Scene-based spatial questions:

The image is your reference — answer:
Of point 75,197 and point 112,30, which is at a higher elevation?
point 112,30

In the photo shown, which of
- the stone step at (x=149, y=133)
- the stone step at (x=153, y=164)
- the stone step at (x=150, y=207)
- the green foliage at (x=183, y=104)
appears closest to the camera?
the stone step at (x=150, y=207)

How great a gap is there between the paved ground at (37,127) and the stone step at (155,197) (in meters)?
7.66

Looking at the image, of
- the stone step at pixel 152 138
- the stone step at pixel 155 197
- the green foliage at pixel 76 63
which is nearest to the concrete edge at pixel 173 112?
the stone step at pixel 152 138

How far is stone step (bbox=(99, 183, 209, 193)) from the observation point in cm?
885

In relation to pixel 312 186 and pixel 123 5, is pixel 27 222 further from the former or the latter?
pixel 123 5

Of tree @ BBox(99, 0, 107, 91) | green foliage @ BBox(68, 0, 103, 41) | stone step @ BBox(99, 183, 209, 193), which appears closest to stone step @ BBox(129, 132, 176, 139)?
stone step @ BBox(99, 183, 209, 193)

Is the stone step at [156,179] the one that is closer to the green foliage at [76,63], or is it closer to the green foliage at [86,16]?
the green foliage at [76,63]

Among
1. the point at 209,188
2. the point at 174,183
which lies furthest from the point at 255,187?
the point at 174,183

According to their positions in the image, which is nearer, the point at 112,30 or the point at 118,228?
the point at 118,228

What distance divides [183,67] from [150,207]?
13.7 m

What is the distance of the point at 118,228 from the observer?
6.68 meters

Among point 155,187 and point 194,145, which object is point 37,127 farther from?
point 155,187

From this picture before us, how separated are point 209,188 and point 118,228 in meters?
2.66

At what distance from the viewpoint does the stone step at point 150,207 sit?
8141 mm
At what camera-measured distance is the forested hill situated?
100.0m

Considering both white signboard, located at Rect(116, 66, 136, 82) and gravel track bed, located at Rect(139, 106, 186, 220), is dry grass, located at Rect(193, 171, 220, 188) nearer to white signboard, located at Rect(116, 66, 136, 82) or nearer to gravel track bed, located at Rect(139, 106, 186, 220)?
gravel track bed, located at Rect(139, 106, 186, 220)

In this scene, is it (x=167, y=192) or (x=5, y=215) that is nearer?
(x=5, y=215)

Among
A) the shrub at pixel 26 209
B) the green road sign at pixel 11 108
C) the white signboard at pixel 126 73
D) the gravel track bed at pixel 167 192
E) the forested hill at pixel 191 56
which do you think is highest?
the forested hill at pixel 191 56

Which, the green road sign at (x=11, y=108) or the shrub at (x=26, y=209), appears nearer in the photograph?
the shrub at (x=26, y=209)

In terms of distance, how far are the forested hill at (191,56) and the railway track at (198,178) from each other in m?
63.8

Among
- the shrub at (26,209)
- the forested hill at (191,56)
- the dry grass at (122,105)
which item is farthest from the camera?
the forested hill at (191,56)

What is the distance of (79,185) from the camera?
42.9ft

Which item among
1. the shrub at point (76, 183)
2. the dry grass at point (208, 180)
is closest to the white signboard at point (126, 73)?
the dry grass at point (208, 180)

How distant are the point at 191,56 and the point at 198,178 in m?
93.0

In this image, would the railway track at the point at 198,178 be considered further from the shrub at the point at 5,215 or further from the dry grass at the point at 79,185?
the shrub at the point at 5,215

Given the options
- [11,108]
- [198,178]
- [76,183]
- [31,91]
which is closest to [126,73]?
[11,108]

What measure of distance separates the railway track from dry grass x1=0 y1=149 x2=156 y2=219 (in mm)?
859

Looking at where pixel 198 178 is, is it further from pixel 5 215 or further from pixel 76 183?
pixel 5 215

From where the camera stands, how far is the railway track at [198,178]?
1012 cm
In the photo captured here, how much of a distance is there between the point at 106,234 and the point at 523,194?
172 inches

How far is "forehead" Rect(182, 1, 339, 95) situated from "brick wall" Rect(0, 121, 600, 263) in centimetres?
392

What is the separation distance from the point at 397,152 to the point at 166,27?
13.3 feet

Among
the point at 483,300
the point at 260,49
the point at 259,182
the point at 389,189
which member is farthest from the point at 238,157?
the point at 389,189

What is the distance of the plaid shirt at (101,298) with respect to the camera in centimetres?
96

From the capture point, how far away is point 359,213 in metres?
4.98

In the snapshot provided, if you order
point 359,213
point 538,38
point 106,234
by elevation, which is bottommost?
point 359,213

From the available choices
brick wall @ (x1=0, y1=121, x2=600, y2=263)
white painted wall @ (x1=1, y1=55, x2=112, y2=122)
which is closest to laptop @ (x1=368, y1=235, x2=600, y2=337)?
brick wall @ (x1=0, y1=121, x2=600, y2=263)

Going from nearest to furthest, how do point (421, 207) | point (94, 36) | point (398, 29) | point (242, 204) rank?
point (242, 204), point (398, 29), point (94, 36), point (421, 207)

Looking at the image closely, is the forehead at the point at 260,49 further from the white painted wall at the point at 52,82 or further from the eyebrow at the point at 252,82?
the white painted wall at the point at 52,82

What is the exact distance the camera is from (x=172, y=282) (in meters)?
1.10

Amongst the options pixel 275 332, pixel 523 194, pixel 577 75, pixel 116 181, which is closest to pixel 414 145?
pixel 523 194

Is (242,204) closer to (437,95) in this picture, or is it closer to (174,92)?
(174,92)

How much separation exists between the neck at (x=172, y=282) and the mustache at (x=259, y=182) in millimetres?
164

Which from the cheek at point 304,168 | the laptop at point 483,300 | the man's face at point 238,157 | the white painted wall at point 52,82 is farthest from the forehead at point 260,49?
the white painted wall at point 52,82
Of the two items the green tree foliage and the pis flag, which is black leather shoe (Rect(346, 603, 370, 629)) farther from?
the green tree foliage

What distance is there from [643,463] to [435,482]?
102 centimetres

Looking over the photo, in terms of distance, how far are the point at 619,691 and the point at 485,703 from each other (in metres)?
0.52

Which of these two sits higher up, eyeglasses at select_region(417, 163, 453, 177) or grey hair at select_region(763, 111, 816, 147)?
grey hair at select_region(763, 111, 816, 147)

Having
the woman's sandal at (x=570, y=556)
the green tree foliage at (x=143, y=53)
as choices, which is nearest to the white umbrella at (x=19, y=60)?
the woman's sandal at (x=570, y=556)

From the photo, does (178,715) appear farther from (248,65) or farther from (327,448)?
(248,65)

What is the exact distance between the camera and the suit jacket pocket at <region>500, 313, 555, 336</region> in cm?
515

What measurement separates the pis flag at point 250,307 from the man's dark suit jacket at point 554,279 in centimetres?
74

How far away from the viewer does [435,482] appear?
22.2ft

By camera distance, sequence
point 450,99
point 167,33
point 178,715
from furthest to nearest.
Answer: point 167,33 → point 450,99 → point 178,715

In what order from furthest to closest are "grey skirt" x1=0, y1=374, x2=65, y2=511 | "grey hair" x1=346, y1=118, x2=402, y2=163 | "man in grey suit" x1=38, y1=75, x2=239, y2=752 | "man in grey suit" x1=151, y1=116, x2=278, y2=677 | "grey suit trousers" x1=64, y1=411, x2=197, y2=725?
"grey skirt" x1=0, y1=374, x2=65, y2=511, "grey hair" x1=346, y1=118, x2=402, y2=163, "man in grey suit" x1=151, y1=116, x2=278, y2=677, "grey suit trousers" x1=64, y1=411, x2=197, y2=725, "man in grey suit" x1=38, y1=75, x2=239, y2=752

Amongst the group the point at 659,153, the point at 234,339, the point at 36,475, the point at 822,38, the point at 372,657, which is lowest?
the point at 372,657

* _YOUR INSTRUCTIONS_:
All the data must be duplicated exactly, with nothing added or removed.

* _WRITTEN RESPONSE_:
The image is your reference — answer:
Of point 75,197 and point 112,30, which is at a higher elevation?
point 112,30

In the photo shown, which of
- the stone step at (x=149, y=133)
- the stone step at (x=153, y=164)
- the stone step at (x=150, y=207)
- the green foliage at (x=183, y=104)
appears closest to the camera?
the stone step at (x=150, y=207)

How great a gap is there between the paved ground at (37,127) and the stone step at (155,197) (in meters)?
7.66

Looking at the image, of
- the stone step at pixel 152 138
- the stone step at pixel 155 197
- the green foliage at pixel 76 63
which is nearest to the concrete edge at pixel 173 112?
the stone step at pixel 152 138

How far is stone step (bbox=(99, 183, 209, 193)) from the observation point in cm?
885

In relation to pixel 312 186 and pixel 123 5, is pixel 27 222 further from the former or the latter?
pixel 123 5

Of tree @ BBox(99, 0, 107, 91) | green foliage @ BBox(68, 0, 103, 41) | stone step @ BBox(99, 183, 209, 193), which appears closest to stone step @ BBox(129, 132, 176, 139)?
stone step @ BBox(99, 183, 209, 193)

Is the stone step at [156,179] the one that is closer to the green foliage at [76,63], or is it closer to the green foliage at [86,16]?
the green foliage at [76,63]

Among
1. the point at 209,188
2. the point at 174,183
which lies furthest from the point at 255,187?
the point at 174,183

According to their positions in the image, which is nearer, the point at 112,30 or the point at 118,228?
the point at 118,228

What distance divides [183,67] from [150,207]?
13.7 m

What is the distance of the point at 118,228 from the observer?
6.68 meters

Among point 155,187 and point 194,145, which object is point 37,127 farther from?
point 155,187

From this picture before us, how separated are point 209,188 and point 118,228 in meters?
2.66

At what distance from the viewpoint does the stone step at point 150,207 sit?
8141 mm
At what camera-measured distance is the forested hill situated?
100.0m

Considering both white signboard, located at Rect(116, 66, 136, 82) and gravel track bed, located at Rect(139, 106, 186, 220), is dry grass, located at Rect(193, 171, 220, 188) nearer to white signboard, located at Rect(116, 66, 136, 82) or nearer to gravel track bed, located at Rect(139, 106, 186, 220)?
gravel track bed, located at Rect(139, 106, 186, 220)

In this scene, is it (x=167, y=192) or (x=5, y=215) that is nearer?
(x=5, y=215)

Among
A) the shrub at pixel 26 209
B) the green road sign at pixel 11 108
C) the white signboard at pixel 126 73
D) the gravel track bed at pixel 167 192
E) the forested hill at pixel 191 56
which do you think is highest?
the forested hill at pixel 191 56

Which, the green road sign at (x=11, y=108) or the shrub at (x=26, y=209), appears nearer in the photograph?
the shrub at (x=26, y=209)

In terms of distance, how far are the forested hill at (191,56) and the railway track at (198,178) from each other in m?
63.8

Among
- the shrub at (26,209)
- the forested hill at (191,56)
- the dry grass at (122,105)
which item is farthest from the camera?
the forested hill at (191,56)

What is the distance of (79,185) from the camera?
42.9ft

Which item among
1. the shrub at point (76, 183)
2. the dry grass at point (208, 180)
is closest to the white signboard at point (126, 73)?
the dry grass at point (208, 180)

How distant are the point at 191,56 and the point at 198,178 in m?
93.0

In this image, would the railway track at the point at 198,178 be considered further from the shrub at the point at 5,215 or further from the dry grass at the point at 79,185?
the shrub at the point at 5,215

Given the options
- [11,108]
- [198,178]
- [76,183]
- [31,91]
which is closest to [126,73]?
[11,108]

What measure of distance separates the railway track from dry grass x1=0 y1=149 x2=156 y2=219 (in mm)?
859

Looking at where pixel 198 178 is, is it further from pixel 5 215 or further from pixel 76 183?
pixel 5 215

From where the camera stands, how far is the railway track at [198,178]?
1012 cm
In the photo captured here, how much of a distance is there between the point at 106,234 and the point at 523,194?
172 inches

How far is "forehead" Rect(182, 1, 339, 95) situated from "brick wall" Rect(0, 121, 600, 263) in centimetres?
392

What is the separation distance from the point at 397,152 to the point at 166,27?
13.3 feet

Among
the point at 483,300
the point at 260,49
the point at 259,182
the point at 389,189
which member is farthest from the point at 238,157?
the point at 389,189

What is the distance of the plaid shirt at (101,298) with respect to the camera in centimetres?
96

From the capture point, how far away is point 359,213 in metres?
4.98

In the snapshot provided, if you order
point 359,213
point 538,38
point 106,234
by elevation, which is bottommost?
point 359,213

From the available choices
brick wall @ (x1=0, y1=121, x2=600, y2=263)
white painted wall @ (x1=1, y1=55, x2=112, y2=122)
which is closest to laptop @ (x1=368, y1=235, x2=600, y2=337)?
brick wall @ (x1=0, y1=121, x2=600, y2=263)

Going from nearest to furthest, how do point (421, 207) | point (94, 36) | point (398, 29) | point (242, 204) rank?
point (242, 204), point (398, 29), point (94, 36), point (421, 207)

Looking at the image closely, is the forehead at the point at 260,49 further from the white painted wall at the point at 52,82 or further from the eyebrow at the point at 252,82?
the white painted wall at the point at 52,82

What is the exact distance the camera is from (x=172, y=282) (in meters)?
1.10

Amongst the options pixel 275 332, pixel 523 194, pixel 577 75, pixel 116 181, which is closest to pixel 414 145?
pixel 523 194

Is (242,204) closer to (437,95) in this picture, or is it closer to (174,92)?
(174,92)

How much separation exists between the neck at (x=172, y=282) and the mustache at (x=259, y=182) in millimetres?
164

Which from the cheek at point 304,168 | the laptop at point 483,300 | the man's face at point 238,157 | the white painted wall at point 52,82 is farthest from the forehead at point 260,49?
the white painted wall at point 52,82
Of the two items the green tree foliage and the pis flag, which is black leather shoe (Rect(346, 603, 370, 629)) farther from?
the green tree foliage

What distance is there from [643,463] to [435,482]?
102 centimetres

Looking over the photo, in terms of distance, how far are the point at 619,691 and the point at 485,703 from each other (in metres)?
0.52

Which of these two sits higher up, eyeglasses at select_region(417, 163, 453, 177) or grey hair at select_region(763, 111, 816, 147)?
grey hair at select_region(763, 111, 816, 147)

Having
the woman's sandal at (x=570, y=556)
the green tree foliage at (x=143, y=53)
as choices, which is nearest to the white umbrella at (x=19, y=60)?
the woman's sandal at (x=570, y=556)

From the photo, does (178,715) appear farther from (248,65) or farther from (327,448)?
(248,65)

What is the exact distance between the camera and the suit jacket pocket at <region>500, 313, 555, 336</region> in cm?
515

What measurement separates the pis flag at point 250,307 from the man's dark suit jacket at point 554,279 in centimetres?
74

How far away from the viewer does [435,482] appear?
22.2ft

By camera distance, sequence
point 450,99
point 167,33
point 178,715
from furthest to nearest.
Answer: point 167,33 → point 450,99 → point 178,715

In what order from furthest to closest are "grey skirt" x1=0, y1=374, x2=65, y2=511 | "grey hair" x1=346, y1=118, x2=402, y2=163 | "man in grey suit" x1=38, y1=75, x2=239, y2=752 | "man in grey suit" x1=151, y1=116, x2=278, y2=677 | "grey suit trousers" x1=64, y1=411, x2=197, y2=725?
"grey skirt" x1=0, y1=374, x2=65, y2=511, "grey hair" x1=346, y1=118, x2=402, y2=163, "man in grey suit" x1=151, y1=116, x2=278, y2=677, "grey suit trousers" x1=64, y1=411, x2=197, y2=725, "man in grey suit" x1=38, y1=75, x2=239, y2=752

Amongst the group the point at 659,153, the point at 234,339, the point at 36,475, the point at 822,38, the point at 372,657, which is lowest?
the point at 372,657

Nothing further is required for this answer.